TASK: Please copy the entire listing below word for word, keeping every line and number unchanged.

[DATA TO USE start]

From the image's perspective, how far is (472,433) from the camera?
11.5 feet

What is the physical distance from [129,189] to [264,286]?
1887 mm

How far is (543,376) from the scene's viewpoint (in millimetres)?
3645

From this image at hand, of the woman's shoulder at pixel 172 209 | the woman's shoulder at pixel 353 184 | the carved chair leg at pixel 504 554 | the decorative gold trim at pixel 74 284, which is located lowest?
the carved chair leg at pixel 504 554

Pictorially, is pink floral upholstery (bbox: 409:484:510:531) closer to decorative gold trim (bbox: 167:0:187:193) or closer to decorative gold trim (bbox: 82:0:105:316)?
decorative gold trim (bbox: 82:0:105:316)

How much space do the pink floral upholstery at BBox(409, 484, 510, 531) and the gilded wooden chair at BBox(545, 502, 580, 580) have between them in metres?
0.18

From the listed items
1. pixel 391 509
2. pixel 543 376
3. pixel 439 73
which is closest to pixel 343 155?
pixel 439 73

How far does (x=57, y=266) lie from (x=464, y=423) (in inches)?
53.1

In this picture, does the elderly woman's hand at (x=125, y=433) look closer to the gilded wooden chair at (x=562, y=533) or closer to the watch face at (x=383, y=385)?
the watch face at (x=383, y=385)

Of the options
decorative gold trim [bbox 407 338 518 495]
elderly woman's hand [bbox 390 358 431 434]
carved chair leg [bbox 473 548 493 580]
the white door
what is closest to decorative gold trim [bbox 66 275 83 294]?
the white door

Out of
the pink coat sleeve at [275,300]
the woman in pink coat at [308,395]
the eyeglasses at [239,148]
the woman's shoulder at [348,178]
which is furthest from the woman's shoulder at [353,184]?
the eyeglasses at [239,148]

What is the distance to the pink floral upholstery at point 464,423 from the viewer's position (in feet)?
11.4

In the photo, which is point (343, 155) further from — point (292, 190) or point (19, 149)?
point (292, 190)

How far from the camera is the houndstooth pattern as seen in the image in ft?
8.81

[DATA TO USE end]

PROBLEM SOLUTION:
From the image's perspective, how far is (472,433) from the camera?
11.5 feet

What is the physical distance from [129,189] to [264,286]?
1887 mm

How far is (543,376) from the scene's viewpoint (in millimetres)?
3645

From this image at hand, of the woman's shoulder at pixel 172 209 | the woman's shoulder at pixel 353 184 | the carved chair leg at pixel 504 554 | the decorative gold trim at pixel 74 284, which is located lowest?
the carved chair leg at pixel 504 554

Pictorially, is pink floral upholstery (bbox: 409:484:510:531) closer to decorative gold trim (bbox: 167:0:187:193) or closer to decorative gold trim (bbox: 82:0:105:316)?
decorative gold trim (bbox: 82:0:105:316)

How much space do the pink floral upholstery at BBox(409, 484, 510, 531) and the gilded wooden chair at BBox(545, 502, 580, 580) have between them in metres?
0.18

From the listed items
1. pixel 391 509
2. pixel 543 376
3. pixel 439 73
which is closest to pixel 343 155?
pixel 439 73

How far does (x=57, y=266) lie from (x=464, y=423) (in inches)?
53.1

In this picture, does the elderly woman's hand at (x=125, y=433) look closer to the gilded wooden chair at (x=562, y=533) or closer to the watch face at (x=383, y=385)?
the watch face at (x=383, y=385)

Of the options
decorative gold trim [bbox 407 338 518 495]
elderly woman's hand [bbox 390 358 431 434]
carved chair leg [bbox 473 548 493 580]
the white door
what is closest to decorative gold trim [bbox 66 275 83 294]?
the white door

Out of
the pink coat sleeve at [275,300]
the woman in pink coat at [308,395]
the eyeglasses at [239,148]
the woman's shoulder at [348,178]
which is furthest from the woman's shoulder at [353,184]?
the eyeglasses at [239,148]

What is the distance to the pink floral upholstery at point 464,423 from the viewer's position (in feet)?
11.4

In the photo, which is point (343, 155) further from — point (292, 190) or point (19, 149)?
point (292, 190)

How far from the camera is the houndstooth pattern as seen in the image in ft?
8.81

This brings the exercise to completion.